Category Archives: Autumn in Anatolia

Unravel 2012

This weekend was the annual Unravel festival at the Maltings in Farnham. It is great to have a woolly festival so close to us, and this year there was even more fun stuff to look at.

As in previous years I was helping out with demonstrating and teaching spinning and knitting with the West Surrey Guild of Spinners Weavers and Dyers, and with the Surrey Knitting and Crochet Group. Members of both groups lent a wonderful selection of things they had made for our display table. We had our usual corner of the Cellar Bar which was handy as we knew the lie of the land beforehand. Here it all is on Friday afternoon after we had set it all up:

A good number of members of both groups volunteered so we all managed to have a good look around the show too which was excellent, and I also managed to hear Lesley Prior‘s talk about the Campaign for Wool which was very interesting.

This year’s January competition at the knitting and crochet group had the theme of sheep, and we had all the entries on display for the weekend. I made a Shetland Sheep out of some natural black handspun Shetland, although I didn’t manage to finish him in time for the competition:

He is made entirely out of bobbles, which nearly killed me. He wont be having any friends! I find bobbles very hard on the neck and shoulders, and had a headache for a week after finishing him! Luckily I am pretty much better now.

Sue made the most wonderful life-size model sheep which was then covered in knitted squares by members of the group, and hung in the entrance of the Maltings:

He is called Norman, and will be coming out with us to more exhibitions later this year.

And there were even real live sheep, I think from Well Manor Farm in a pen outside:

There were even more stands at the festival than in previous years. A great selection of things to see and have a go at. There were workshops and talks on both days, and a lot of enthusiastic people.

I had a fabulous time 🙂 It was great to see loads of friends, and to meet lots of new people too. I spent a lot of Saturday extolling the virtues of knitting socks with one long circular needle, and Sunday talking about spinning and different wheels and helping new spinners get started. They were all sickeningly tallented, and grasped the principles very quickly, even those who were rather tired after having a long day round the show 🙂 We had a lot of families around on the Sunday which was fun, and we did some great team spinning. My little victims got the hot seat (although some of them were a little short to sit on the chair and reach the pedals so had to stand up), and they were in charge of the treadle, with their accompanying adult in charge of checking that the wheel was still going in the same direction. Then I did the hands, and when they had had enough I did a little ply-back of the yarn we had been spinning so they would have something to take away with them. I think there will be quite a lot of orange merino featuring in show and tell sessions at Surrey and Hampshire schools this week 🙂

I was also thrilled to win the Best in Show exhibition with my Autumn in Anatolia jumper.

I am looking forward to the prize which was a subscription to Selvedge magazine. Our knitting and crochet group were well represented in the Best in Show competition, Kim came second with her crocheted Dalek Tank top:

Sue also entered her wonderfully witty knitted sheep portraits,and Mary entered her Noah’s Ark.

■ Record extracts ■

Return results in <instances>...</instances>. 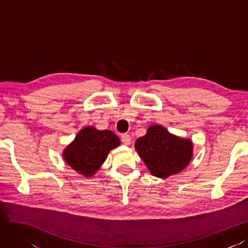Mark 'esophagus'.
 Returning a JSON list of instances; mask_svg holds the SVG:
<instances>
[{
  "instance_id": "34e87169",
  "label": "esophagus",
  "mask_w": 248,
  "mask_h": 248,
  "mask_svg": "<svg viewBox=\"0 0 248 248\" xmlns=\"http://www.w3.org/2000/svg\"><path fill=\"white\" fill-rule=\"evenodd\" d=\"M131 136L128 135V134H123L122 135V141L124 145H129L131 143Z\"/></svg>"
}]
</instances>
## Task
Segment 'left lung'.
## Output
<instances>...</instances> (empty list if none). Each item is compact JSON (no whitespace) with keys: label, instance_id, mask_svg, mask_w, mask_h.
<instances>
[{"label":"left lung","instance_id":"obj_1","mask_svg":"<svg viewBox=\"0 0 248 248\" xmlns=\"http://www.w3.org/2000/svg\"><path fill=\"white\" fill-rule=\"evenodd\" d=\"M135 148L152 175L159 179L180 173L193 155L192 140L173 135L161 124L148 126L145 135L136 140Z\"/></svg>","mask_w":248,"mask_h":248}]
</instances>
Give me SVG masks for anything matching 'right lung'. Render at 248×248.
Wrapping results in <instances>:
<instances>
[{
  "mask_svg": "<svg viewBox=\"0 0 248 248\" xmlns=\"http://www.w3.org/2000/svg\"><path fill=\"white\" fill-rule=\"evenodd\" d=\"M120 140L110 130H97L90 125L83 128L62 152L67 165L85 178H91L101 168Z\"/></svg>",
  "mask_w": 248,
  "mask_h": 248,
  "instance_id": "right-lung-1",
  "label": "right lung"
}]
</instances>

■ What is needed ■
In the post about the Unravel 2012 festival, what prize came with winning the Best in Show exhibition?

■ Exercise answer ■
A subscription to Selvedge magazine.